§ PASSAGE
"My soul is elsewhere, I'm sure of that. And I intend to end up there." -- Rumi

Sunday, December 2, 2012

Rome: Coming of Age in the Eternal City

As many of you know, hobbits come of age when they are 33.  Before then, they are considered to be in the "tweens", an awkward and irresponsible age where young hobbits can get away with acting much like Peregrin Took.

I can tell you right now that I make absolutely no promises to change or curtail my behavior or grow up even a little no matter what birthday I've just had, but the fact remains that I had my hobbit's Coming Of Age Birthday on my first full day in Rome, November 13.

When planning this Europe trip, I had so wanted to somehow have my birthday in my very favorite place in the world, and half by accident, half by design it ended up working out just that way.  But what do you do for your 33rd birthday when you are alone in Bella Roma?  Despite being exactly where I wanted to be, I found myself feeling just the smallest bit of melancholy at reaching my mid-thirties, and all alone.  So I decided that the perfect birthday activity would be to do one of the things I had most regretting missing the first time I was here:  touring the Keats/Shelley house next to the Spanish Steps, and then visiting their graves in the Protestant Cemetery.

§ TASK DETAILS
Carry the blog post about a birthday in Rome forward, picking up right after its last sentence. The material that comes next has no connection to the Rome birthday post.

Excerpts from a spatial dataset
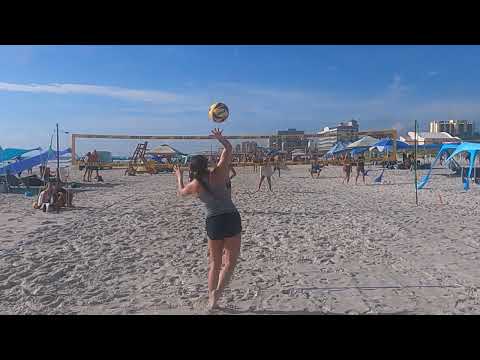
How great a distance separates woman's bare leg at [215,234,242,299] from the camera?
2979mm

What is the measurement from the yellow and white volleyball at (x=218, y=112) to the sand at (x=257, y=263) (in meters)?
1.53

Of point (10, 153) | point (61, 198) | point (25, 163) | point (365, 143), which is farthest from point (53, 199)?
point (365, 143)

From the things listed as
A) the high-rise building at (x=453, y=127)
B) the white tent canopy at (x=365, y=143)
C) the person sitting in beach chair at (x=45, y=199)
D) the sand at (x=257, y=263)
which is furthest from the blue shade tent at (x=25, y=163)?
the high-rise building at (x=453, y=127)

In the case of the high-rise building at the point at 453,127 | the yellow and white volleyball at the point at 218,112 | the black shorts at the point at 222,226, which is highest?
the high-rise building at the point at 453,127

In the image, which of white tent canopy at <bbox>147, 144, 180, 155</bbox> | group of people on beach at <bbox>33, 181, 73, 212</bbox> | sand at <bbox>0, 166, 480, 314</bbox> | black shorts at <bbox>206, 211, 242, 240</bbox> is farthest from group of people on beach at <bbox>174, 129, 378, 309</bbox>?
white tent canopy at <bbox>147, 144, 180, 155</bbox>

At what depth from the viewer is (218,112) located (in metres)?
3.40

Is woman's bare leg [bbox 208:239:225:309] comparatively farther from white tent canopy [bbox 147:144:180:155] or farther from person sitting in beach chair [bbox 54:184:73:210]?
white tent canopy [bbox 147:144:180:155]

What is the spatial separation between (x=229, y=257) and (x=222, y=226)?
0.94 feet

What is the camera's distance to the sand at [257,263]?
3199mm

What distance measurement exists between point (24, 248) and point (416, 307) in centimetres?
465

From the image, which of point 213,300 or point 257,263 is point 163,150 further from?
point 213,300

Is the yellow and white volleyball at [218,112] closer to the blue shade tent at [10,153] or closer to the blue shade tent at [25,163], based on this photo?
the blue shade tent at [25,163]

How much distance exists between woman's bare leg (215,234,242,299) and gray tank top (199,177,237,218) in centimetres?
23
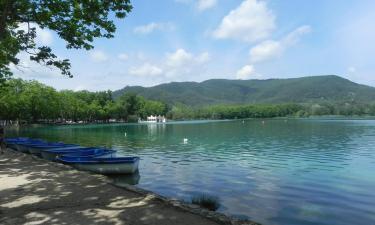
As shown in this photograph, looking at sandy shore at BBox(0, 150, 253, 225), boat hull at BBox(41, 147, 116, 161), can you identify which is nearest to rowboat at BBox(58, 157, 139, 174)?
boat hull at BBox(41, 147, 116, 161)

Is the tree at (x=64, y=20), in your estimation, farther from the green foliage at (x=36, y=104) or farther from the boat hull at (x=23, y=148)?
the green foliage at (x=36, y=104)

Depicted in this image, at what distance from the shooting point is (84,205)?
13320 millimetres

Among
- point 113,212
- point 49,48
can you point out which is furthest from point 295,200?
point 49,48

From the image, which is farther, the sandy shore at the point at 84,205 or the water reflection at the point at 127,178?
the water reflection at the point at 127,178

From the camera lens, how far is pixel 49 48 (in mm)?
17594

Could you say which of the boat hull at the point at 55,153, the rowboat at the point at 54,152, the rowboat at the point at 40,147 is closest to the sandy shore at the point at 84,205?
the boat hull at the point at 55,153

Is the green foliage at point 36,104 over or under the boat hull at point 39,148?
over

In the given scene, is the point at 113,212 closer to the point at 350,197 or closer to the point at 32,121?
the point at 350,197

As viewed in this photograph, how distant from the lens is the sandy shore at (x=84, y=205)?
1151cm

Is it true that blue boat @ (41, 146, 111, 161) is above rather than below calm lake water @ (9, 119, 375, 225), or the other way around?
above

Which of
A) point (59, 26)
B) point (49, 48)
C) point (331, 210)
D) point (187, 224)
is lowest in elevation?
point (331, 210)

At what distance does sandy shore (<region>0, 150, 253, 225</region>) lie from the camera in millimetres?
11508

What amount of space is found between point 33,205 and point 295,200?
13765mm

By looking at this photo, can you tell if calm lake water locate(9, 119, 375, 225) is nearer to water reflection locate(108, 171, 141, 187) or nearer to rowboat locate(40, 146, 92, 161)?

§ RESPONSE TO THE TASK
Back in college, and then in grad school, I majored in English and concentrated heavily on the Romantic poets, particularly the younger generation of Keats, Shelley, and Byron.  That was a long time ago and sadly I have forgotten almost everything I once knew, but these gentlemen were an important part of my existence for many years and I thought it fitting to celebrate another year of life by paying my respects to two of those men that so enriched my days (and nights.  Many, many long, quotation-filled, one-inch margin-obsessed nights).

The Keats/Shelley House is located just to the right of the Spanish Steps, yet another Roman landmark completely and utterly overrun with tourists and sharks.  To be honest, I'm not exactly sure why it is the Keats/Shelley House and not just the Keats House, as to my knowledge the house had nothing to do with Shelley but Keats died here of tuberculosis when he was 24.  And even though it's the Keats/Shelley house and not the Keats/Shelley/Byron house, most of it is equally dedicated to all three of them.  It's quite small really, just four rooms on one floor, with walls lined with books by the these tortured geniuses and glass cases filled with early editions, painted cameos, and letters written either by or about the three young men.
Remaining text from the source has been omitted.